### EXERCISE AIM
Exactly as written, print each record in the listing.

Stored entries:
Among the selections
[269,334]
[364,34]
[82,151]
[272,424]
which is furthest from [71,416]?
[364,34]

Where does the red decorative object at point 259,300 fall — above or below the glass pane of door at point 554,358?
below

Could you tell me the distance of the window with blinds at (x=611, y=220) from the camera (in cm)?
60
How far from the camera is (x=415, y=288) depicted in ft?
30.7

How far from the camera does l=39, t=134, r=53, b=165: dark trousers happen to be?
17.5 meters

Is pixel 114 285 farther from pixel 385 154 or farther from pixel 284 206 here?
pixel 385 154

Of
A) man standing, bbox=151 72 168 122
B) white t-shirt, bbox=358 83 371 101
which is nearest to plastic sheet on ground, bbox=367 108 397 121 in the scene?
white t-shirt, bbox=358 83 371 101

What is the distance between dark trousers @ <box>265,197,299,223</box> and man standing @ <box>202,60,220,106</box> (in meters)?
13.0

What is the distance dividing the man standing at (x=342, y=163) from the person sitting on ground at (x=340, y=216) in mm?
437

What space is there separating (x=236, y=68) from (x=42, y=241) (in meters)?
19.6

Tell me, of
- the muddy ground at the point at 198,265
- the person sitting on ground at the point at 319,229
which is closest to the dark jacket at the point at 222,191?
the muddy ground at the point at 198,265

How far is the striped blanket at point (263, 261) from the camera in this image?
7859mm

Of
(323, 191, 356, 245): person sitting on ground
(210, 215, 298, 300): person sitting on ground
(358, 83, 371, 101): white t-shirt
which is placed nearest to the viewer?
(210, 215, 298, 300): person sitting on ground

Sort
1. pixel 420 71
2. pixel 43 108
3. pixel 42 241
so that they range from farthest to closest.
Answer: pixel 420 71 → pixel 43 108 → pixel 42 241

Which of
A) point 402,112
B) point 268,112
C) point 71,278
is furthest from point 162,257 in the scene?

### SOLUTION TO THIS EXERCISE
Among the selections
[269,334]
[364,34]
[82,151]
[272,424]
which is furthest from [71,416]?
[364,34]

Where does the red decorative object at point 259,300 fall — above or below the glass pane of door at point 554,358?
below

Could you tell me the distance of the window with blinds at (x=611, y=220) from the camera (in cm)?
60
How far from the camera is (x=415, y=288) depicted in ft?
30.7

How far from the camera does l=39, t=134, r=53, b=165: dark trousers happen to be?
17.5 meters

Is pixel 114 285 farther from pixel 385 154 or farther from pixel 284 206 here?
pixel 385 154

Of
A) man standing, bbox=151 72 168 122
B) white t-shirt, bbox=358 83 371 101
which is nearest to plastic sheet on ground, bbox=367 108 397 121 in the scene?
white t-shirt, bbox=358 83 371 101

What is the distance between dark trousers @ <box>265,197,299,223</box> and man standing @ <box>202,60,220,106</box> (in meters)?
13.0

What is the distance dividing the man standing at (x=342, y=163) from the person sitting on ground at (x=340, y=216) in mm?
437

What space is there separating (x=236, y=68) from (x=42, y=241) (in meters)?
19.6

Tell me, of
- the muddy ground at the point at 198,265
- the person sitting on ground at the point at 319,229
which is closest to the dark jacket at the point at 222,191?
the muddy ground at the point at 198,265

How far is the striped blanket at point (263, 261) from the camera in this image?
7859mm

Of
(323, 191, 356, 245): person sitting on ground
(210, 215, 298, 300): person sitting on ground
(358, 83, 371, 101): white t-shirt
which is placed nearest to the viewer?
(210, 215, 298, 300): person sitting on ground

Sort
1. pixel 420 71
2. pixel 43 108
3. pixel 42 241
so that they range from farthest to closest.
Answer: pixel 420 71 → pixel 43 108 → pixel 42 241

Which of
A) point 402,112
B) point 268,112
C) point 71,278
is furthest from point 162,257 in the scene?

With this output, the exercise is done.